- [TASK TO COMPLETE]: What should be copied is the stretch of entries below from the line with "2014 Yamaha XV 950 - €6,799 · Bidding (1/1)" up to and including the line with "David Holmes feat. Bobby Gillespie", exactly and without images.

- [SUPPLIED DATA]:
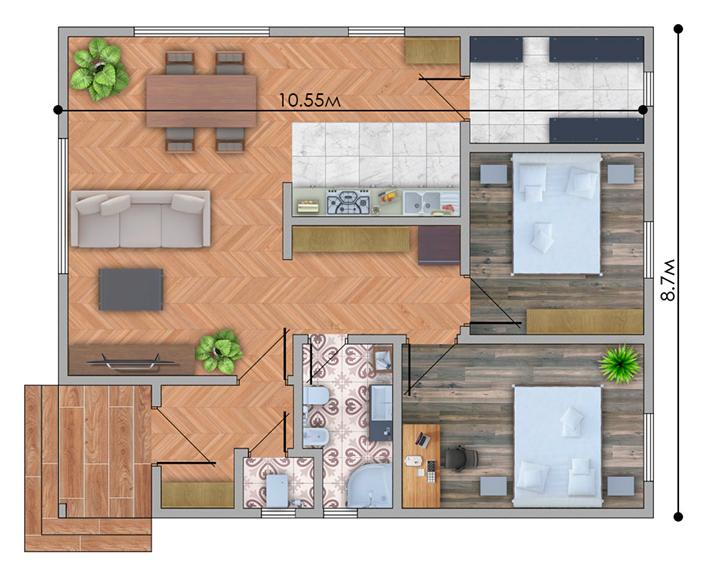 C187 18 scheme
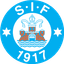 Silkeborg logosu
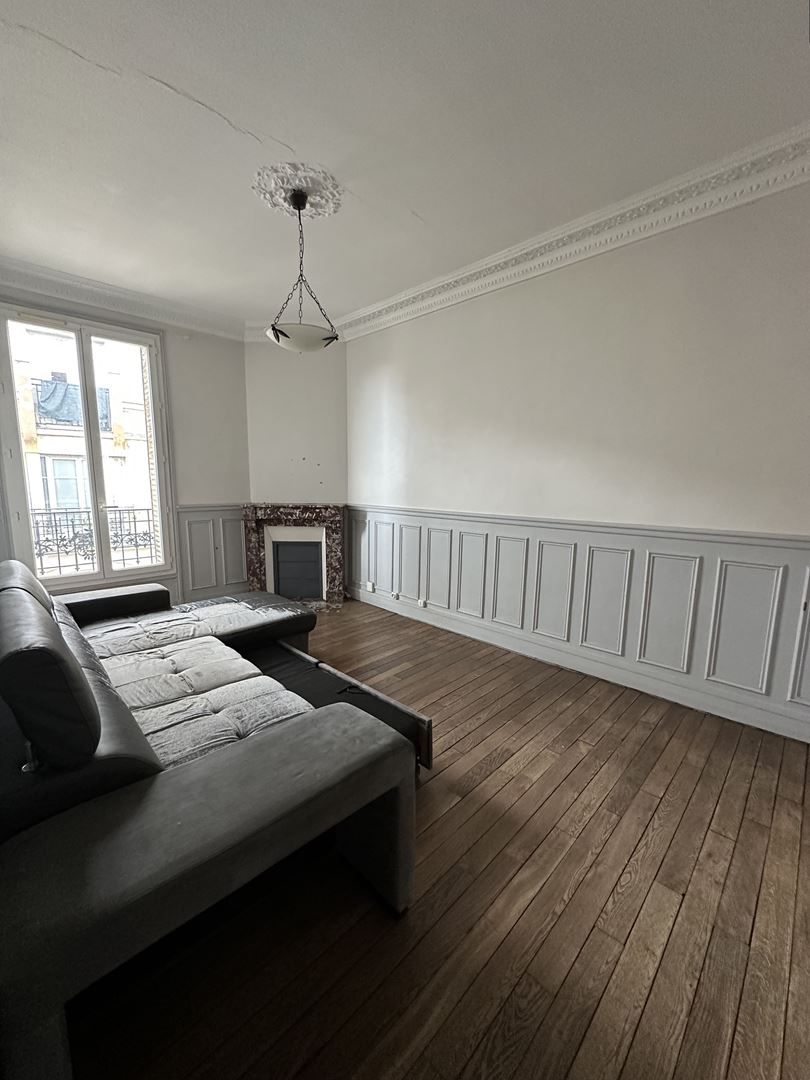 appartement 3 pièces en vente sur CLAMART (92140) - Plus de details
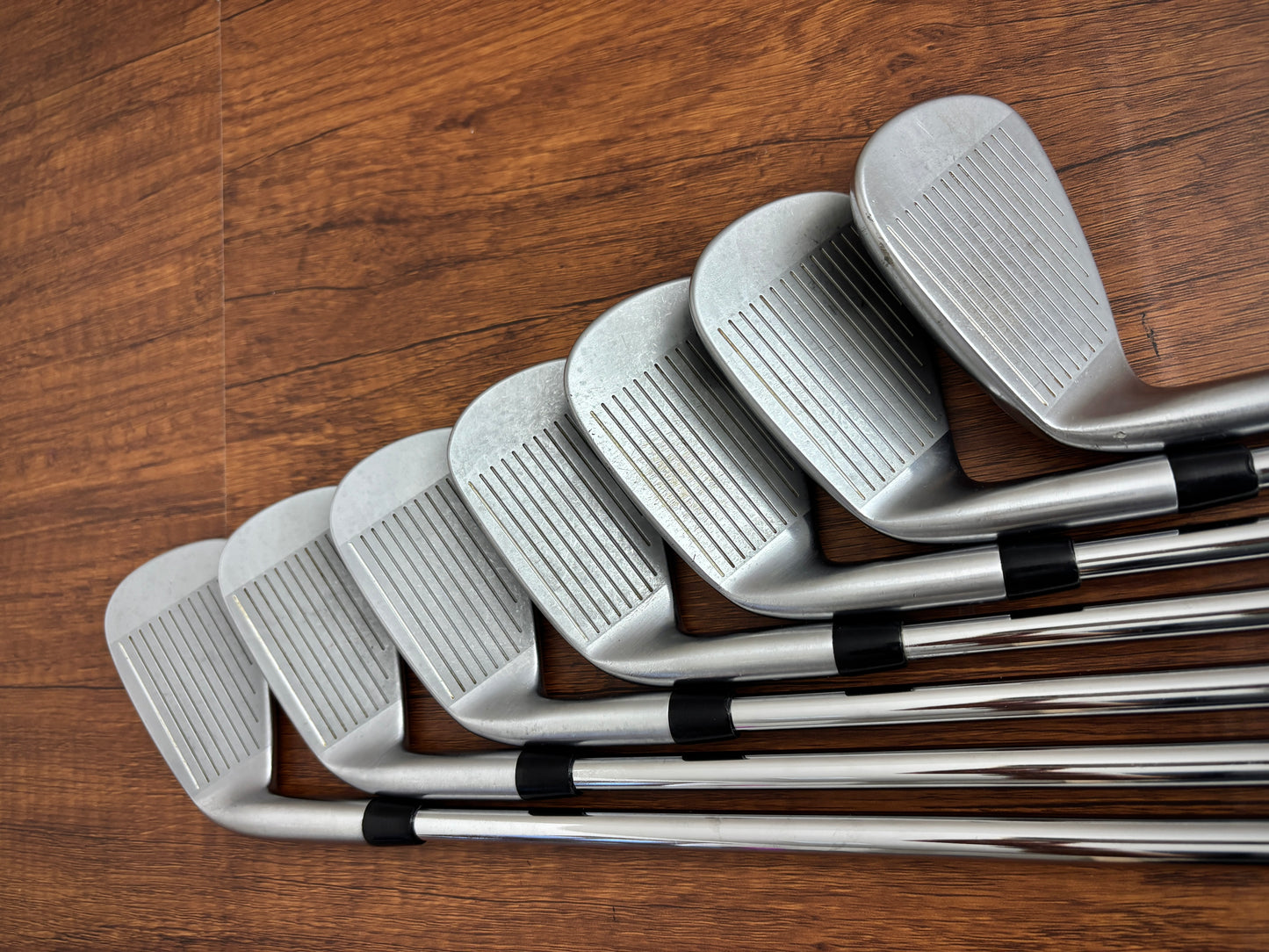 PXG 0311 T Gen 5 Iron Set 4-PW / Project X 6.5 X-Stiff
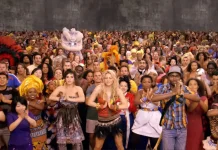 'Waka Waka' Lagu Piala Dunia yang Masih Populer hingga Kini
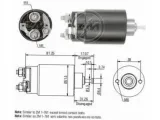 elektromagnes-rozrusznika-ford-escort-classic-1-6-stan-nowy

...

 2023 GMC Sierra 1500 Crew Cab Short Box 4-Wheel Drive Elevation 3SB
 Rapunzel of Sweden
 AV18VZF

---

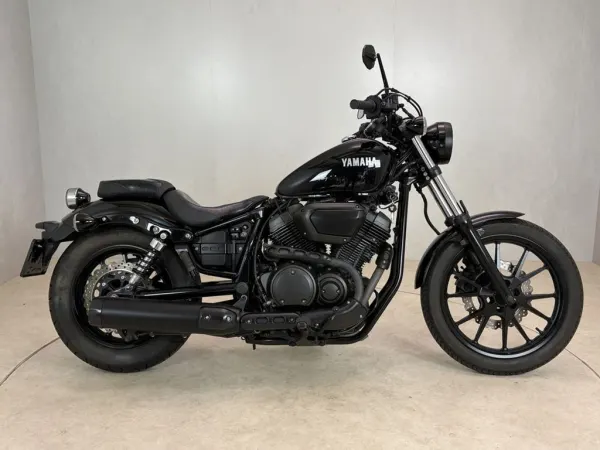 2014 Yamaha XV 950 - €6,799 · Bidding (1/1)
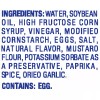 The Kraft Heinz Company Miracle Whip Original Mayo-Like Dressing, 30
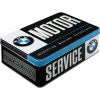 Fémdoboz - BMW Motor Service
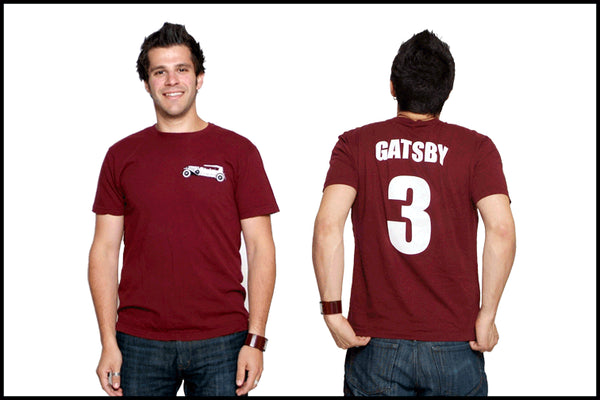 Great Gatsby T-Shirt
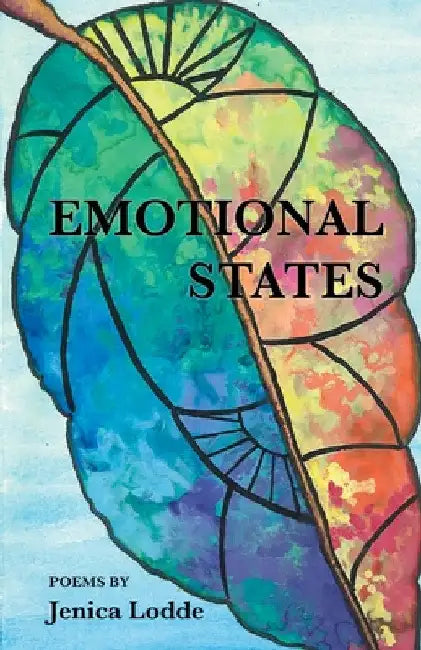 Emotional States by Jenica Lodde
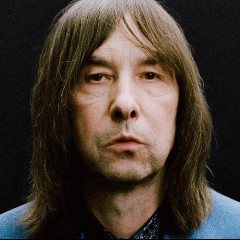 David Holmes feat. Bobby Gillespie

- [TASK ANSWER]:
 2014 Yamaha XV 950 - €6,799 · Bidding (1/1)
 The Kraft Heinz Company Miracle Whip Original Mayo-Like Dressing, 30
 Fémdoboz - BMW Motor Service
 Great Gatsby T-Shirt
 Emotional States by Jenica Lodde
 David Holmes feat. Bobby Gillespie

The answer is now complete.